The dance is performed by 24 women who create small groups of two, three, four or even six people. Bolimalaafath Neshun is still considered one of the most important dances performed by women.
The Maafathi Neshun dance is similar to Langiri, but is performed by women with the national dress. This is a group dance in which women dance in two rows of ten. Each dancer has a 1 meter long semi-circular string decorated with artificial flowers. They hold these strings and dance in different style in small rows or groups of two or three.
In Fathigandu Jehun the songs are usually epics. The story is sung to the rhythm of the music. A famous Fathigandu song is “Burunee Raivaru” which tells the story of a Sultan who left in search of a wife.
Fathigandu Jehun is an evening performance in which a group of men or a single person dance at the rhythm of the music. This dance changes according to the different atolls. Performers are all men who dance in a single group of 30 people. The dance lasts approximately one hour and can be performed in the day or in the night, in the streets or in the squares and in each day of the week.
Bandiyaa Jehun is an adaptation of an Indian dance, performed by young women.
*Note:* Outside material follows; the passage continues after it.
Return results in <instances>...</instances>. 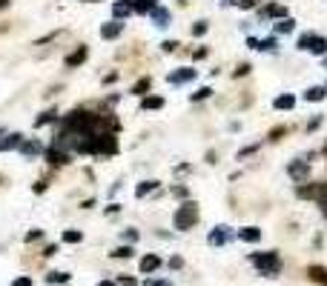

The dancers keep time to the rhythm of a metal pot with the metal rings on their fingers.
Today the majority of the groups use a high number of musical instruments, including the drum and the harmonica, and the dance is performed both standing and seated.
Today Kadhaa Maali is performed only during the festivals, but in case of sickness or of unlucky periods, this dance is performed after the “three night walk”.
This dance, whose origin is unknown and dates back many centuries, survives only in Kulhudhuffushi island, South from Thiladhunmathi Atoll. The performance starts with the beating of drums and a “Kadhaa”, a copper instrument made up by a plate and a rod. This is usually used by 30 men, wearing different costumes, who represent the different types of evil spirits and ghosts, called “Maali”.
The dance is linked to the traditional congregation of the elders of the island, who walk in the night around the island to defend it against the evil spirits responsible of the sickness and of the epidemic diseases. The midnight walk usually starts after the late evening prayer, continues for three consecutive nights and, during the third night, the island community performs different music and dances. This is a prelude to the Kadhaa Maali which is the final and most important event of the night.
The Maldives national flower is the pink rose while the national tree is the coconut palm.